I am seeing some injustices, though.

Close to home: my employer matched employee donations to the tsunami relief effort, but have not yet extended the same offer for Katrina donations. A colleage of mine sent an e-mail to our CIO, asking about whether there were plans to do so. She's not heard back from him.

Even worse: I just read that FEMA under secretary Michael Brown said that "those New Orleans residents who chose not to heed warnings to evacuate... bear some responsibility for their fates." Is he not aware that those who stayed behind did so in most cases not by choice, but because of a lack of resources to leave?? The fact that he does not acknowledge this, or worse, is not aware of it, is incredible to me.

I hope that the government somehow makes up for the lack of response thus far, and learns a lesson in preparedness. It's a shame that they had to learn it through such loss and suffering.

Thursday, September 01, 2005

Be careful what you wish for.

Having answers isn't all it's cracked up to be.

I had barely opened the envelope and scanned the numbers when one popped out at me:
"International Normalized Ratio (INR): L 1.0
Reference Range: 2.0 to 4.0
Key for flags: L-Low"
Hmmm, this one might not be a problem... maybe.

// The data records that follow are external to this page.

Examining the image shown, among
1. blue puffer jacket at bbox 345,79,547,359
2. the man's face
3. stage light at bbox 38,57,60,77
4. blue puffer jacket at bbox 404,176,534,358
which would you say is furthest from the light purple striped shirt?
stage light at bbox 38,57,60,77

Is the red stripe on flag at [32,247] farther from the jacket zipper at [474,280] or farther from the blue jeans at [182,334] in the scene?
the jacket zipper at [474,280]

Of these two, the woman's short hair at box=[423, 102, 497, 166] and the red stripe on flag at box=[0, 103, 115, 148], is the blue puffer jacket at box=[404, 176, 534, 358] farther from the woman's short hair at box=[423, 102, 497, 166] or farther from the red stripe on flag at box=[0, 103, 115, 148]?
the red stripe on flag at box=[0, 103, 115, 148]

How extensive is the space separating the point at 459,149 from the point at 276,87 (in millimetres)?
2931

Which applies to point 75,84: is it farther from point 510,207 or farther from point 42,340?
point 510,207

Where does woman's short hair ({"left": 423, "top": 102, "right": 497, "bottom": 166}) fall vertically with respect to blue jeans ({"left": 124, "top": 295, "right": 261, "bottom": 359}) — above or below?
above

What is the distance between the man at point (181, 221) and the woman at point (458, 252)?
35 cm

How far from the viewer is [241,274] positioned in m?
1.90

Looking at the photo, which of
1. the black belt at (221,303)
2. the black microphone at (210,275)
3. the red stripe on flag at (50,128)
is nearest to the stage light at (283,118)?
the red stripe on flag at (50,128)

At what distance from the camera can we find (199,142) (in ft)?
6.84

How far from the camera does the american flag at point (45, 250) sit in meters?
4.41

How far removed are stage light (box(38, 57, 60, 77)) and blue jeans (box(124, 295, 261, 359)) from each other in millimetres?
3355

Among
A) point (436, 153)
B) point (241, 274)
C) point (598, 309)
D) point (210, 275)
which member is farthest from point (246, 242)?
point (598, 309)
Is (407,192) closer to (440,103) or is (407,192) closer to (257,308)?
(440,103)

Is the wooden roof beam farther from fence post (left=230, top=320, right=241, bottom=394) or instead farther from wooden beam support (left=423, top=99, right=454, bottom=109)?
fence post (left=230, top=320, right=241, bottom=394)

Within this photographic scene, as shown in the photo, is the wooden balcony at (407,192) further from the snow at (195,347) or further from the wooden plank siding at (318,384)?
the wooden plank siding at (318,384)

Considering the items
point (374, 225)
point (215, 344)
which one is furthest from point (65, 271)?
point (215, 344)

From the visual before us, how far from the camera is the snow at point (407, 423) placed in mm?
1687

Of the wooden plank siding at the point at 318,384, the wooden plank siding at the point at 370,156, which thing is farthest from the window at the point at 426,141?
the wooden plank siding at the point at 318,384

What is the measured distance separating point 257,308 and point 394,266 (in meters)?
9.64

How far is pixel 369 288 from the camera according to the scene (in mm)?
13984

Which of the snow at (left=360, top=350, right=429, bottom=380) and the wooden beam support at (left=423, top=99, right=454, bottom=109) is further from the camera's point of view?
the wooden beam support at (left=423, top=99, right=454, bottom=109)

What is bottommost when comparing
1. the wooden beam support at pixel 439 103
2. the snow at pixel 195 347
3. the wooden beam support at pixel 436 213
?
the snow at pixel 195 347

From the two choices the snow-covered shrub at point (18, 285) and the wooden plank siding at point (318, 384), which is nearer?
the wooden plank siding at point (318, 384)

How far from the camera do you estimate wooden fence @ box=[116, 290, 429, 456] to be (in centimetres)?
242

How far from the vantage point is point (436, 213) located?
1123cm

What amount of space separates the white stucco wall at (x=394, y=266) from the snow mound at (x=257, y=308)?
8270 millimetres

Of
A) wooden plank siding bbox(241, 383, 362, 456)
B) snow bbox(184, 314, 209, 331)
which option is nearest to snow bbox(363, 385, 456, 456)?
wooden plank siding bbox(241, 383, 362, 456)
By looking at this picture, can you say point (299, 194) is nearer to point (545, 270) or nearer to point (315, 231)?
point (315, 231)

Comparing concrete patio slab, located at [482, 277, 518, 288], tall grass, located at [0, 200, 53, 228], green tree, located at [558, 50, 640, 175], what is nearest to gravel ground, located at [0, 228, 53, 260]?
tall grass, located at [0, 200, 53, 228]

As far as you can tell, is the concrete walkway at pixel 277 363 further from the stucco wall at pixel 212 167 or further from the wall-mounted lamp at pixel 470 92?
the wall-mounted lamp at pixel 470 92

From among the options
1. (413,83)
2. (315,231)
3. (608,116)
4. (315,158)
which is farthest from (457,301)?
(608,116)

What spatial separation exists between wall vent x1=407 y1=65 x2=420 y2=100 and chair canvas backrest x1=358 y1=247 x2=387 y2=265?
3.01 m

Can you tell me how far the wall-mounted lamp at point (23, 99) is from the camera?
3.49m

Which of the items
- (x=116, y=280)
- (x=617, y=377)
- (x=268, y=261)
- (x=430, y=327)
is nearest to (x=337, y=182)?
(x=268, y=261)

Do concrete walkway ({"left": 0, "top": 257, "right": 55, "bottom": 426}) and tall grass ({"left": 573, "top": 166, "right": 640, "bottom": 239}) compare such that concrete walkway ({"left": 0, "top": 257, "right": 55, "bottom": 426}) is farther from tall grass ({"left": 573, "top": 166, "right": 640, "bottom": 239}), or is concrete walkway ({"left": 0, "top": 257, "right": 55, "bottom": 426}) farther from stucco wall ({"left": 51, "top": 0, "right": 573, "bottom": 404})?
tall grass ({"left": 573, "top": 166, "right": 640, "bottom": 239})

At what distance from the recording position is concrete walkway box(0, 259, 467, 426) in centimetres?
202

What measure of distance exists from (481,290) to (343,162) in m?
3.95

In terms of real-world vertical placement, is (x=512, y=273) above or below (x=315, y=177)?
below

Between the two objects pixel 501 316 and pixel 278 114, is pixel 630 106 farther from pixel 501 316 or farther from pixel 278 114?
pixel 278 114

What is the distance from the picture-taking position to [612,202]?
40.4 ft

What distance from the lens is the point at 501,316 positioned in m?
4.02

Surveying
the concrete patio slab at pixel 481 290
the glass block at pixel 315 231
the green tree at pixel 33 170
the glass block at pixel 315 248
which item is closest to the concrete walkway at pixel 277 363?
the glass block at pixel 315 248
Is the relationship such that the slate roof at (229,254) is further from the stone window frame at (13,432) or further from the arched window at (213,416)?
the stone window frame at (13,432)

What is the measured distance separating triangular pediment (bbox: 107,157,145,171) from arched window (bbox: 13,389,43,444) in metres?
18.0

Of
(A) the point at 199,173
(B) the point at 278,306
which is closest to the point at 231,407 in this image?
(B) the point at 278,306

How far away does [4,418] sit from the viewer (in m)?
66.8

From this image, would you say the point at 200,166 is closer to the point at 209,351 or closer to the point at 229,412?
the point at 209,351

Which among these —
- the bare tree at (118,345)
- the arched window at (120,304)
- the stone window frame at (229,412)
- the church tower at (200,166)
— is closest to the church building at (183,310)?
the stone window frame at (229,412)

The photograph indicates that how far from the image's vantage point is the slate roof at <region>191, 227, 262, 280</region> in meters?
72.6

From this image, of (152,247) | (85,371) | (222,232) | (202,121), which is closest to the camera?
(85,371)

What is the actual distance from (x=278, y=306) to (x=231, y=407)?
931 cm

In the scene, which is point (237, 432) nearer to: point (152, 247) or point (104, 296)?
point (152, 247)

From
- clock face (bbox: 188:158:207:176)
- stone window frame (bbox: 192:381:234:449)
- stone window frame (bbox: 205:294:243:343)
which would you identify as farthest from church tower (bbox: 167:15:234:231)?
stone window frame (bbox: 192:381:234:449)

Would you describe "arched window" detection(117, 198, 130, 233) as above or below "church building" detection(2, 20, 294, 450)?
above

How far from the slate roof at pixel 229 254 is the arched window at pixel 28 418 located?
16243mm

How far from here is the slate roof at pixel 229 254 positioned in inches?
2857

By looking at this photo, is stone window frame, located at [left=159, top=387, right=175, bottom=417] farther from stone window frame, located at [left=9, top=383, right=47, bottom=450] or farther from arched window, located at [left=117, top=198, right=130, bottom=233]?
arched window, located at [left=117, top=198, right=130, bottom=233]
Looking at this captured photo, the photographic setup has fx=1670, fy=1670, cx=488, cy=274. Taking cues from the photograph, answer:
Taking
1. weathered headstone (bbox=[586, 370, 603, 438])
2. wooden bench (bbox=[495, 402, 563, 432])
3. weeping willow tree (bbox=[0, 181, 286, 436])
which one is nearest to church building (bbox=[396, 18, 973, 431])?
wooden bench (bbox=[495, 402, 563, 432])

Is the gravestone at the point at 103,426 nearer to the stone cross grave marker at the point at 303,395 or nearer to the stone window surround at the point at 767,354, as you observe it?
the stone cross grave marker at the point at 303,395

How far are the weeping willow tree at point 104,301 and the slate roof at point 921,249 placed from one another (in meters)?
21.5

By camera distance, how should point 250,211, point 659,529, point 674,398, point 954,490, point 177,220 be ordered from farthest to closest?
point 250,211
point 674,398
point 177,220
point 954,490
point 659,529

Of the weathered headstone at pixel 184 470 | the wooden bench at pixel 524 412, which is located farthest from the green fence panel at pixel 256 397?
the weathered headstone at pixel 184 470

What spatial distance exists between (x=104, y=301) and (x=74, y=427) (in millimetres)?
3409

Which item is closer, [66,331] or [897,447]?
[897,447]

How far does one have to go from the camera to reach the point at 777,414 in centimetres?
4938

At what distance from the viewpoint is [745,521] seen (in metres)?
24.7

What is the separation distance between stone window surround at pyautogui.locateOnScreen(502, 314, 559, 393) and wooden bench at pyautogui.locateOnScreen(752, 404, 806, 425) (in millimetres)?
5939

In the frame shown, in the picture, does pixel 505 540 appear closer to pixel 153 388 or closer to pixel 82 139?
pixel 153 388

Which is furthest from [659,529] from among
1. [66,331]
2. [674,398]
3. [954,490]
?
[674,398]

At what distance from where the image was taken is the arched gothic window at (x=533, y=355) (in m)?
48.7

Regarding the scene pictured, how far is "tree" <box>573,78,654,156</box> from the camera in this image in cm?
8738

It says something about oral anticoagulant therapy, and I'm not on that.

Next page:
"ANA Titer: 1:40
Reference range: Less than 1:40"
Ok, try not to read too much into that one, Lisa. The RE will probably just suggest baby aspirin on that one. No big deal.

Next page:
"FSH 11.9 mIU/mL";
then, further down the page within the reference ranges:
"Ovarian Failure: 11.5-91.1 mIU/mL"
I'm trying very hard not to let my mind get ahead of me with that one. Talked to G about it and he said "don't worry about it until you've talked to the doctor; what's normal at one age may be abnormal at another."

Let's just hope that he's right and I'm wrong.